Esenyurt Belediye Başkanı Prof. Dr. Ahmet Özer’in uyduruk gerekçelerle keyfi bir şekilde tutuklanıp yerine apar topar kayyım atanması seçmen iradesine yönelik siyasi bir darbedir. AKP-MHP iktidarı, siyasi arenayı kendi çıkarları doğrultusunda yeniden düzenlemek için Kent Uzlaşısı’yla bir yerel yönetimde hayata geçen iş birliğini “terör” retoriğiyle kriminalize etmeye çalışmaktadır.

Barışı, demokrasiyi, hukukun üstünlüğünü savunanlar en temel demokratik hakların gasp edilerek toplumun mevcut rejimin keyfi uygulamalarına mahkûm edilmesine karşı durmalı; seçilmiş belediye başkanlarına ve siyasi temsilcilerine sahip çıkmalıdır.
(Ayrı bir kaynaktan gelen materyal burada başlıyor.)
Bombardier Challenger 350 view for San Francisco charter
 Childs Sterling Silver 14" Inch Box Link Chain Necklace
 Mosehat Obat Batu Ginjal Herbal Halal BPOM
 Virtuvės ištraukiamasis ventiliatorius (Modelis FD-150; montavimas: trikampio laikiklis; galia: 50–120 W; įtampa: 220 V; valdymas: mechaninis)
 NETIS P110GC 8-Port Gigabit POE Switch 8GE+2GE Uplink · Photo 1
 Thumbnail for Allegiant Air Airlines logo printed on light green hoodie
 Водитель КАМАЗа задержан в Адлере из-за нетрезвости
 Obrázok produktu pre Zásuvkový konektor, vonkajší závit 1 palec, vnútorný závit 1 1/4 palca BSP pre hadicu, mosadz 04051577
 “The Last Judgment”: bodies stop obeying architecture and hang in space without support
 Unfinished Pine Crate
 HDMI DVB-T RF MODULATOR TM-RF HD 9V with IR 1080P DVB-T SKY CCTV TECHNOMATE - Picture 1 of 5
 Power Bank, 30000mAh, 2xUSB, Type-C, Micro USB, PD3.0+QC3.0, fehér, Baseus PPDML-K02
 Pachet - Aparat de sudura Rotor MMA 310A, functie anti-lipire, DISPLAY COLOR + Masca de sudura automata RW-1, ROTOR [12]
Esenyurt Belediye Başkanı Ahmet Özer derhal serbest bırakılmalı ve kayyım uygulamasına tüm ülkede son verilmelidir.

Kürt sorununun çözümünün yeniden tartışılmaya açıldığı bu dönemde Esenyurt Belediyesi’ne kayyım atanmasının olduğu kadar geçtiğimiz hafta TUSAŞ’a yapılan saldırının da toplumsal barışa ve ülkenin demokratikleştirilmesine hizmet etmediği ve bu girişimlerle barış esaslı çözümün devre dışı bırakılmaya çalışıldığı açıktır.

Barışı içtenlikle talep edenler ve önce barış diyenler, Kürt meselesinin barışçıl çözümüne karşı çıkan her türlü girişimin karşısında konumlanmalıdır. Kürt meselesinin barış esaslı çözümü yolunda ifade ve siyaset özgürlüğü önündeki her türlü engel kaldırılmalı ve çözüme katkı sunan tüm fikirlerin ifade edileceği siyasal bir iklim yaratılmalıdır.